**TEXT**
BEGIN

Saturday, December 11, 2010

U.S.-China Tensions Intensify Over Korean Crisis

South Korean Gen. Han Min-koo looks at houses destroyed by North Korean shelling on Yeonpyeong Island.
Kim Ju-sung/AP/Yonhap

South Korean Gen. Han Min-koo looks at houses destroyed by North Korea's Nov. 23 shelling of Yeonpyeong Island. Two weeks after the attack, the rivals are still trading threats, while tensions are also rising between South Korea's ally, the U.S., and China, an ally of North Korea.


After two weeks of prodding by the U.S., China has sent a top envoy to North Korea to help defuse the growing crisis on the Korean peninsula. Washington has been watching with growing alarm as North Korea has taken a series of provocative actions, and has been pushing Beijing to try to rein in Pyongyang.

North Korea has been blamed for the sinking of a South Korean warship in March that killed 46 sailors. Last month, Pyongyang announced it had a uranium enrichment program. And, just before Thanksgiving, North Korea launched an artillery barrage on a South Korean island, killing four people, including two civilians.

David Schambaugh, director of the China Policy Program at George Washington University, says the incidents have heightened tension on the Korean peninsula and eroded relations between the U.S. and North Korea's traditional ally, China.

END

**EXERCISE DESCRIPTION**
In the text about U.S.-China tensions over Korea, how many sailors died when the South Korean warship sank in March?

**DATA SECTION**
BEGIN

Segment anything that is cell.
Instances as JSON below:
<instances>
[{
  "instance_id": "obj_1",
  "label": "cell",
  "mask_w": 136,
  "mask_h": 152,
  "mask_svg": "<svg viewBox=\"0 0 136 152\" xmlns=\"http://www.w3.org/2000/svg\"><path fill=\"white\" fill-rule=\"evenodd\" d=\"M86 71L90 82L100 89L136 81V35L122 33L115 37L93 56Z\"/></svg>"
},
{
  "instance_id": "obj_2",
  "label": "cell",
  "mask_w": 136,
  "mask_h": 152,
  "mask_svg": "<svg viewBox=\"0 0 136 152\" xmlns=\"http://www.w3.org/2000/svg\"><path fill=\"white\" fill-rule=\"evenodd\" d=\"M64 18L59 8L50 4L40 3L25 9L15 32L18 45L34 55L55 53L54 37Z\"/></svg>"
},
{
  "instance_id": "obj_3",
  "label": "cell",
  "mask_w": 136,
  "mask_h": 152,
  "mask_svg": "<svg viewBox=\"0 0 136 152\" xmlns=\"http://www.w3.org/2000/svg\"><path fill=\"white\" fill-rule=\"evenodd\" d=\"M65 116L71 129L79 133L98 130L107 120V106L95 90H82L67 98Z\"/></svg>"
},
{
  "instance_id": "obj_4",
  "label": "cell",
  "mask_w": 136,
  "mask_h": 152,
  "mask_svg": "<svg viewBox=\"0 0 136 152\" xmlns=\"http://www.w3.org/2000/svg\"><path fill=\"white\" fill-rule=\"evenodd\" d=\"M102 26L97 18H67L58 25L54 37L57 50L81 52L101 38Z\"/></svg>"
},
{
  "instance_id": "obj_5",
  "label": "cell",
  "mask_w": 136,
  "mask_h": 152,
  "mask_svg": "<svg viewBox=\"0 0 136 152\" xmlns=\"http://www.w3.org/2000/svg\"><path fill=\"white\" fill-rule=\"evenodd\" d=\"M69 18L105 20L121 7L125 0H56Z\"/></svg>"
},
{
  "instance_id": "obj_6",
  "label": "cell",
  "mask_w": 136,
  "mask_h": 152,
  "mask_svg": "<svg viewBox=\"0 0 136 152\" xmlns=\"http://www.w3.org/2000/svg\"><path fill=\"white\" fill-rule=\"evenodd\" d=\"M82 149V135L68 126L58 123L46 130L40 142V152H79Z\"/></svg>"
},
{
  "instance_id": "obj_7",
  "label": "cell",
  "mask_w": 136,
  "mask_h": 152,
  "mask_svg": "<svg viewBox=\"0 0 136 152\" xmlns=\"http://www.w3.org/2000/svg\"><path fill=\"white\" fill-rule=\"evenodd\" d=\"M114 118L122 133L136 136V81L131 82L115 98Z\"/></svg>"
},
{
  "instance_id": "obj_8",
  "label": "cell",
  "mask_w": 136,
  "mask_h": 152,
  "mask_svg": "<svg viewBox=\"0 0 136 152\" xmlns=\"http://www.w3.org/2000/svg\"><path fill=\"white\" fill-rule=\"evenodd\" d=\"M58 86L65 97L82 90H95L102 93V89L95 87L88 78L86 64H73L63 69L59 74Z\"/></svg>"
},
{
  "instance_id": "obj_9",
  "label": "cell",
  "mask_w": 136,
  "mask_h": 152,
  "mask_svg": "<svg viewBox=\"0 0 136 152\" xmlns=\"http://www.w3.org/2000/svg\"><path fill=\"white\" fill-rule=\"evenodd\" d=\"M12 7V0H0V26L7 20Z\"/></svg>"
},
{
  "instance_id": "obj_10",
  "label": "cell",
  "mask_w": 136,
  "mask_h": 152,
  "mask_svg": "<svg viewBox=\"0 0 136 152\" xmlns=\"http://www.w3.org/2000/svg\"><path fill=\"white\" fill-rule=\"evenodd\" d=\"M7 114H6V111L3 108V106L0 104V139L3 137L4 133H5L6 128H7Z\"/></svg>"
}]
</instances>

END

**WRITTEN SOLUTION**
46 sailors.